It’s no joke: Many of the worst flights in the U.S. either take off or land in Newark.
Flight delays are piling up at this often-maligned New Jersey city. Of the 100 most-delayed flights over the past year, 40 come and go from Newark, a key gateway to New York City, according to data compiled for The Wall Street Journal by the Bureau of Transportation Statistics.
The two most chronically delayed flights, according to BTS, are both Delta Air Lines departures from Newark to Atlanta, one at 5 p.m. and the other at 6:25 p.m. In other words, rush hour.
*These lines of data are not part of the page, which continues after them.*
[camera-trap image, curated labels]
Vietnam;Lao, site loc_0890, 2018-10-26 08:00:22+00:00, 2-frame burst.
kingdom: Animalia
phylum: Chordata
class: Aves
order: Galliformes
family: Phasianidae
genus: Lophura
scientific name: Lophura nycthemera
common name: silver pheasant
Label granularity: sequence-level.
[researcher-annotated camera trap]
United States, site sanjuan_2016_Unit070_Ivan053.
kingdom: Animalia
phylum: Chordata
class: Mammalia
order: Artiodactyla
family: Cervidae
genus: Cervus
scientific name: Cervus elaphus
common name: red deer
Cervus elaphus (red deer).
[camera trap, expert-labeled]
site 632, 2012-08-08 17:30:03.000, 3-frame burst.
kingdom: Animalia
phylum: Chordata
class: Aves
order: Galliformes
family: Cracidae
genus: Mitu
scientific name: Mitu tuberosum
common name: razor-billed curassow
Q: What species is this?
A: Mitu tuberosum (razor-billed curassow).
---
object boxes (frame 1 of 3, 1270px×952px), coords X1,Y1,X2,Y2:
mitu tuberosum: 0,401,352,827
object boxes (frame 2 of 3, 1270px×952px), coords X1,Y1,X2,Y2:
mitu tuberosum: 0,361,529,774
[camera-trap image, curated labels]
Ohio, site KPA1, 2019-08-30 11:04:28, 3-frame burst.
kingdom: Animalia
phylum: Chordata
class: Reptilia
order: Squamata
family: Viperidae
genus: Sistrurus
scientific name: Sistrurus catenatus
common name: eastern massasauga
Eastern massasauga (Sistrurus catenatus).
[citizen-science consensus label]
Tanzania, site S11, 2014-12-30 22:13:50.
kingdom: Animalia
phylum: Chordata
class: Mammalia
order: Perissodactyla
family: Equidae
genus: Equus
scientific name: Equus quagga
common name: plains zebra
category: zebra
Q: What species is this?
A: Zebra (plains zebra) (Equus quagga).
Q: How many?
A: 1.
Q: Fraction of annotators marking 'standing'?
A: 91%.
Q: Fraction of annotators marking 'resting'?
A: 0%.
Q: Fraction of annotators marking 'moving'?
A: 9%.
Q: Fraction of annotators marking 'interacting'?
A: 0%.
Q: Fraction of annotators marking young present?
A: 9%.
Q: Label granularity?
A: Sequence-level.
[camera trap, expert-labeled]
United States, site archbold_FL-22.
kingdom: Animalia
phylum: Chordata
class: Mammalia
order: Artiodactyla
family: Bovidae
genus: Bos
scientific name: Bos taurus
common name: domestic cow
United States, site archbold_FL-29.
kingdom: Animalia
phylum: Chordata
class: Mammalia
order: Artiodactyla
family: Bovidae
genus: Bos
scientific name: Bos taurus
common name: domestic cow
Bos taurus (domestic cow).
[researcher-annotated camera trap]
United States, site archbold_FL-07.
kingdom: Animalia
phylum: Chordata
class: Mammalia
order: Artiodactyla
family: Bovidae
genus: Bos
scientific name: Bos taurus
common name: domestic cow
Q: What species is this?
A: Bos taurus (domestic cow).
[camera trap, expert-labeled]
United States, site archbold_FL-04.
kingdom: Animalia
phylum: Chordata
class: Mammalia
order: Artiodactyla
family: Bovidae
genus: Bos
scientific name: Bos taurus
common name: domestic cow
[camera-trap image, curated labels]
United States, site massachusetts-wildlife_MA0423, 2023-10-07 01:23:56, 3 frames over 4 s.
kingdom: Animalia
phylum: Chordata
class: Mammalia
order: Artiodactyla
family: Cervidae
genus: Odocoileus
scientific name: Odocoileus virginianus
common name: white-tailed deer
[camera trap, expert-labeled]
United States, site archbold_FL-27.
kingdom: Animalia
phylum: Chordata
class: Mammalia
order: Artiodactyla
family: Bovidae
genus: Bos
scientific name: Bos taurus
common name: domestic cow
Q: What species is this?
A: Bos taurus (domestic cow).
Flight 2743, the 5 p.m. departure to Atlanta, ranked worst for the 12 months through May. It has plenty of padding in its schedule—Delta times the 745-mile trip to Atlanta for two hours, 43 minutes—30 minutes longer than the airline’s 10:30 a.m. flight from Newark to Atlanta, and about an hour longer than the typical flying time of one hour, 40 minutes in the air.
But the extra time isn’t enough. Flight 2743 was 30 minutes late or more on six of every 10 trips. And when it was late, it was really late, averaging a whopping 83-minute delay. The 6 p.m. departure, Flight 2843, ran late on half its trips. The average delay was 79 minutes.
Much of the bottleneck is in Washington, D.C. Both flights out of Newark have to fly through heavily congested airspace in the Washington area, Delta says, where much of the traffic headed into and out of the Northeast meshes together, creating a choke point for the nation’s air travel. One flight, Delta 2843, also suffered because the airplane used on that trip comes to Newark from Atlanta in the late afternoon, and it runs chronically late.